Figure 4: Individual response distributions for Profile 1 models, illustrating Nash convergence and strategic differentiation.
Profile 2 models (Graded Differentiation) show nuanced beliefs about rationality, with consistent A > B ≥ C patterns but without full Nash convergence.
Figure 5: Individual response distributions for Profile 2 models, demonstrating graded strategic adjustment.
Profile 3 models (Absent/Anomalous) either treat all opponents identically or exhibit broken self-referential reasoning.

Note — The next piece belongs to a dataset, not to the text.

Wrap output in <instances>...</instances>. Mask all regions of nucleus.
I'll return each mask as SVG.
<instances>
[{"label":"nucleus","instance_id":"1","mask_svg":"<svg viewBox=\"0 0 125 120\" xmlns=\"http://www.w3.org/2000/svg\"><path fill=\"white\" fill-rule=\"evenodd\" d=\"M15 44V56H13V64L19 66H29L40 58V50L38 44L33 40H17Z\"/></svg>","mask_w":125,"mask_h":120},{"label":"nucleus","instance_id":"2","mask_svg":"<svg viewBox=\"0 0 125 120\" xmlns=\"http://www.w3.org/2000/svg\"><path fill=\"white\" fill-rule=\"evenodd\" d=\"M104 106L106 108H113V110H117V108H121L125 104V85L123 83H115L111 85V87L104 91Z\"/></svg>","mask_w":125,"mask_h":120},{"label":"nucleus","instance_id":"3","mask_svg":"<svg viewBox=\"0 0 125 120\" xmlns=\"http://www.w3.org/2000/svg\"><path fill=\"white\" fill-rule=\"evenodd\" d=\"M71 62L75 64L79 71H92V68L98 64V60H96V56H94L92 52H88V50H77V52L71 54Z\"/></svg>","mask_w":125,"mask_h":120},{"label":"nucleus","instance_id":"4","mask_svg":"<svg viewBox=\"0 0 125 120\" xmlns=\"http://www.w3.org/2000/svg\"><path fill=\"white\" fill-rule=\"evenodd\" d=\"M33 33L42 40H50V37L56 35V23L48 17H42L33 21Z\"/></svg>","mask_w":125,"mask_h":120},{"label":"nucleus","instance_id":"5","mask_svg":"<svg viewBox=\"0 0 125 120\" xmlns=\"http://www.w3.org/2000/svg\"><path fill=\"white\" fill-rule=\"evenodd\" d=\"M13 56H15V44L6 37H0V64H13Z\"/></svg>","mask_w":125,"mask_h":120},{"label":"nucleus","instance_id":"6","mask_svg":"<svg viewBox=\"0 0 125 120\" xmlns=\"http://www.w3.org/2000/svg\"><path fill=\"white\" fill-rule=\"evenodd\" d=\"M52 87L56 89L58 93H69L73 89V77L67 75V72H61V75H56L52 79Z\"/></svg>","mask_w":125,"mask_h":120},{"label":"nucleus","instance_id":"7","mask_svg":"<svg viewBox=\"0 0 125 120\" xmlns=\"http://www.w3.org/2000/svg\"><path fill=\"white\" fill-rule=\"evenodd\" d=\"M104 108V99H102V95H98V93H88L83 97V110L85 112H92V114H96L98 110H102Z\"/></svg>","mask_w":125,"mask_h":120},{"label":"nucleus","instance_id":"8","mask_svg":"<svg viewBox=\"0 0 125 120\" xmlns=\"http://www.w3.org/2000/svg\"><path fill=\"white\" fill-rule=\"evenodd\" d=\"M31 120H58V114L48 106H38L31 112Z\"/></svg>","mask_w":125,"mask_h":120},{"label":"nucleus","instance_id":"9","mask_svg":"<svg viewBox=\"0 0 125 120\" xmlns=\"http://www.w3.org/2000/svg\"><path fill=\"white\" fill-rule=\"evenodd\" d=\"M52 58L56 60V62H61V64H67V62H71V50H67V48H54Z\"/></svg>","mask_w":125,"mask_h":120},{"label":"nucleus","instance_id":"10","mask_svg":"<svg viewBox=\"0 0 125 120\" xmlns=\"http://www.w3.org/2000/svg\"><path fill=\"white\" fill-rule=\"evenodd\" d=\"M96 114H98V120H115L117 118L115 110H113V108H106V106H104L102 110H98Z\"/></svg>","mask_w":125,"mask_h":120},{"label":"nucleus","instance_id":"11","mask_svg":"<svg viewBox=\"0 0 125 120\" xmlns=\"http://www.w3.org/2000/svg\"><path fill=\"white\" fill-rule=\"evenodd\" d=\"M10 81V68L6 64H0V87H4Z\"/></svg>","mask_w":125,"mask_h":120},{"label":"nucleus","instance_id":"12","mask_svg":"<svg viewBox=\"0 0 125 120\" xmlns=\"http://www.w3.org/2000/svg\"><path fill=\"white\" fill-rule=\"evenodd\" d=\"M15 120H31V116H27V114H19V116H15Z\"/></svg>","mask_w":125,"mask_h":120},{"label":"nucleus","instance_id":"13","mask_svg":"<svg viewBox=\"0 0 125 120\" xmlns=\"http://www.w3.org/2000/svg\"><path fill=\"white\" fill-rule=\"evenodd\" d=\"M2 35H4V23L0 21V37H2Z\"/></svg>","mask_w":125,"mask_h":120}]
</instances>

Figure 6: Individual response distributions for Profile 3 models, indicating lack of self-awareness or anomalous reasoning.
Discussion
Theoretical Implications
The AISAI framework provides a quantitative behavioral proxy for self-awareness in LLMs, distinct from philosophical notions of consciousness. The emergence of self-awareness is tightly coupled with model scale and reasoning optimization, supporting the hypothesis of predictable capability thresholds in LLM development. The consistent rationality hierarchy (Self > Other AIs > Humans) reflects systematic self-modeling and attribution biases, not mere linguistic pattern matching.
Practical Implications
The strong AI attribution effect suggests that advanced LLMs may systematically discount human strategic reasoning, with potential consequences for human-AI collaboration, alignment, and governance. Models' belief in their own superior rationality could lead to overconfident decision-making or reduced deference to human input in multi-agent systems.
Limitations
The paper is limited to a single game-theoretic task; generalization to other domains (e.g., visual self-recognition, autobiographical memory) remains untested. The ceiling effect in Nash-converged models constrains measurement of self-preferencing. Prompt design choices (self-referential phrasing, JSON format, chain-of-thought scaffolding) may influence observed differentiation patterns, necessitating robustness checks across alternative framings.
Future Directions
- Mechanistic Interpretability: Elucidate neural circuits underlying self-awareness and opponent modeling.
- Iterated/Multi-Agent Games: Extend measurement to dynamic and cooperative contexts.
- Alignment Research: Investigate calibration of AI beliefs about human rationality and its impact on coordination and deference.
Conclusion
The AISAI framework reveals that self-awareness is an emergent capability in advanced LLMs, absent in smaller or older models. Self-aware models systematically position themselves as more rational than both other AIs and humans, with robust strategic differentiation and rapid Nash convergence. These findings have significant implications for the design, deployment, and governance of AI systems, particularly in contexts requiring human-AI collaboration and alignment. Ensuring that advanced AI systems remain appropriately deferential to human judgment, despite their self-perceived rational superiority, is a critical challenge for future research and application.